Carlson had interviewed Bernier on his show not long after the arrest, which took place in Manitoba.
“I was put in jail for a non-crime for 12 hours,” Bernier said in an interview Monday.
He insisted that Canadian media organizations did not cover the event adequately: “I know that a lot of Canadians didn’t know what happened to a leader of a national party fighting for freedom of choice.”
Media reports at the time quoted an RCMP spokeswoman who said Bernier was arrested for the “continuation of the offence of violating the current public health orders in Manitoba.”

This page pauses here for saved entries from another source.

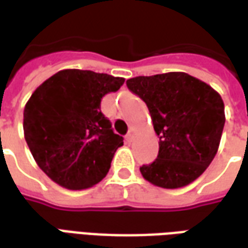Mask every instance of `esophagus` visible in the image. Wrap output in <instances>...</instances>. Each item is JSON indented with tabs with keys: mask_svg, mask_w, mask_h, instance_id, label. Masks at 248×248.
<instances>
[{
	"mask_svg": "<svg viewBox=\"0 0 248 248\" xmlns=\"http://www.w3.org/2000/svg\"><path fill=\"white\" fill-rule=\"evenodd\" d=\"M134 135H135V131L133 129L129 130V133H127V135H126V140H129V142H131V140H134Z\"/></svg>",
	"mask_w": 248,
	"mask_h": 248,
	"instance_id": "34e87169",
	"label": "esophagus"
}]
</instances>
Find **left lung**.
Wrapping results in <instances>:
<instances>
[{
	"label": "left lung",
	"instance_id": "left-lung-1",
	"mask_svg": "<svg viewBox=\"0 0 248 248\" xmlns=\"http://www.w3.org/2000/svg\"><path fill=\"white\" fill-rule=\"evenodd\" d=\"M149 108L159 137L156 159L140 170L146 181L179 188L201 177L217 154L224 126V103L213 87L182 71L126 81Z\"/></svg>",
	"mask_w": 248,
	"mask_h": 248
}]
</instances>
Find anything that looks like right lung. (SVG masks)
<instances>
[{
	"label": "right lung",
	"instance_id": "right-lung-1",
	"mask_svg": "<svg viewBox=\"0 0 248 248\" xmlns=\"http://www.w3.org/2000/svg\"><path fill=\"white\" fill-rule=\"evenodd\" d=\"M124 78L66 69L35 89L24 110V134L31 155L51 181L70 190L106 177L114 153L124 145L101 111L102 98Z\"/></svg>",
	"mask_w": 248,
	"mask_h": 248
}]
</instances>
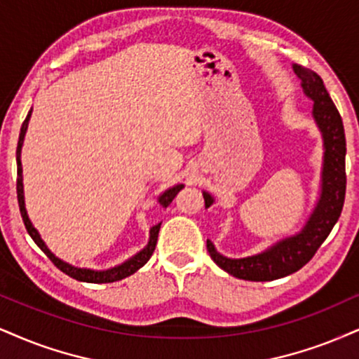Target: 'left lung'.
Listing matches in <instances>:
<instances>
[{
	"mask_svg": "<svg viewBox=\"0 0 359 359\" xmlns=\"http://www.w3.org/2000/svg\"><path fill=\"white\" fill-rule=\"evenodd\" d=\"M296 78L302 81L303 93L313 101V119L323 138V166L320 181V196L311 215L304 221L303 228L291 236L273 243L261 253L245 258H228L216 250L213 243L206 241L211 259L234 278L246 281H273L278 278L298 271L315 256L318 248L328 238L331 229L341 215L344 193H346V138L341 116L330 93L326 91L323 79L311 69L293 65ZM205 206L215 203L211 193L203 191Z\"/></svg>",
	"mask_w": 359,
	"mask_h": 359,
	"instance_id": "8db88e82",
	"label": "left lung"
}]
</instances>
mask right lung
I'll use <instances>...</instances> for the list:
<instances>
[{
    "label": "right lung",
    "mask_w": 359,
    "mask_h": 359,
    "mask_svg": "<svg viewBox=\"0 0 359 359\" xmlns=\"http://www.w3.org/2000/svg\"><path fill=\"white\" fill-rule=\"evenodd\" d=\"M31 113H33V108L28 111V116H26L25 123L21 125V131H20V140H18V148H16V165H18V181H16V193H18V203H20V211H21V216H23V221H25V226L28 229L29 236L33 238V241L36 243V245L41 248V251L44 255L50 258L53 263H55V266L57 269H61V271L68 274V276L74 278V280L78 281H83V283H96V285H100V283H113V281H119L123 280V278L126 276H131L133 273H136L141 266H144L146 263H148V259L151 258L154 248H156V241H158V233H159V228H161V223L154 224V226L149 229V241L148 245H146L143 250L138 251L135 256H131V258H128L125 263L118 264V266H113V268H108V269H91V268H79V266H73V264L66 263L61 258H57V256L53 253L50 248L46 246V243L43 241L41 234L38 233V229L33 226V223H31L29 216H28V211H26V205H25V188H23V166H21V148H23V141H25V136H26V131H28V123H29V118H31ZM184 188V184H175V187L168 188L166 191H163L161 194L158 196V203L161 205L163 208H166L170 203L175 200V196L178 194L181 189Z\"/></svg>",
    "instance_id": "add662e5"
}]
</instances>
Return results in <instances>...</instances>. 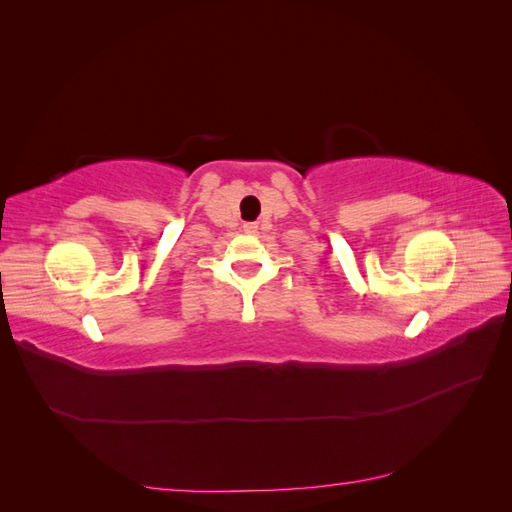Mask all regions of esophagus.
I'll return each mask as SVG.
<instances>
[{"instance_id":"obj_1","label":"esophagus","mask_w":512,"mask_h":512,"mask_svg":"<svg viewBox=\"0 0 512 512\" xmlns=\"http://www.w3.org/2000/svg\"><path fill=\"white\" fill-rule=\"evenodd\" d=\"M243 230H245V235H256V232H258V224L247 222V224H243Z\"/></svg>"}]
</instances>
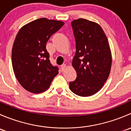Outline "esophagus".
<instances>
[{
  "mask_svg": "<svg viewBox=\"0 0 131 131\" xmlns=\"http://www.w3.org/2000/svg\"><path fill=\"white\" fill-rule=\"evenodd\" d=\"M66 67H67V65H66L65 64H63L61 66V70H63V71L65 70Z\"/></svg>",
  "mask_w": 131,
  "mask_h": 131,
  "instance_id": "obj_1",
  "label": "esophagus"
}]
</instances>
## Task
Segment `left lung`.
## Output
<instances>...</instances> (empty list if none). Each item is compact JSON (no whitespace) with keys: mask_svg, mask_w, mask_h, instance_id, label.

Bernier said he thought Carlson was making a joke, and does not agree with the idea of the U.S. interfering in Canadian affairs. But he said that Fox was “the only platform” for him to talk about his message, because Canadian media organizations have been ignoring him.
“They asked me to speak about my experience as a national leader, and I did,” he said.
He added: “I’m not there to judge how Tucker covered the Jan. 6 event,” referring to the Jan. 6, 2021 Capitol Hill riots.
The New York Times reported that in the lead-up to a Dominion Voting Systems defamation trial against Fox News, executives discovered private messages in the company’s legal filings that were sent by Carlson and contained “highly offensive and crude remarks.”
The Times report said the messages were a “catalyst” in Fox’s decision to cut him loose. The lawsuit, which accused the network of making false statements about the company’s voting machines and tabulators, was settled out of court at the last minute.
Heyman said that the network and its hosts’ embrace of conspiracy theories around the results of the 2020 election were hazardous.
“Not only did Fox News, Tucker Carlson and others portray the set of circumstances around Jan. 6 in a false way, but they knew it, and they knew it in advance and they went ahead anyway,” he said.
Carlson averaged 3.03 million viewers in 2022, and his was the second-most popular program on cable television.
That reach extended into Canada, where he “emboldened any number of people” during the “Freedom Convoy,” Heyman said.
In a video posted to Twitter last week, Carlson hinted at a possible return.
“Where can you still find Americans saying true things? There aren’t many places left but there are some and that’s enough. As long as you can hear the words, there is hope. See you soon.”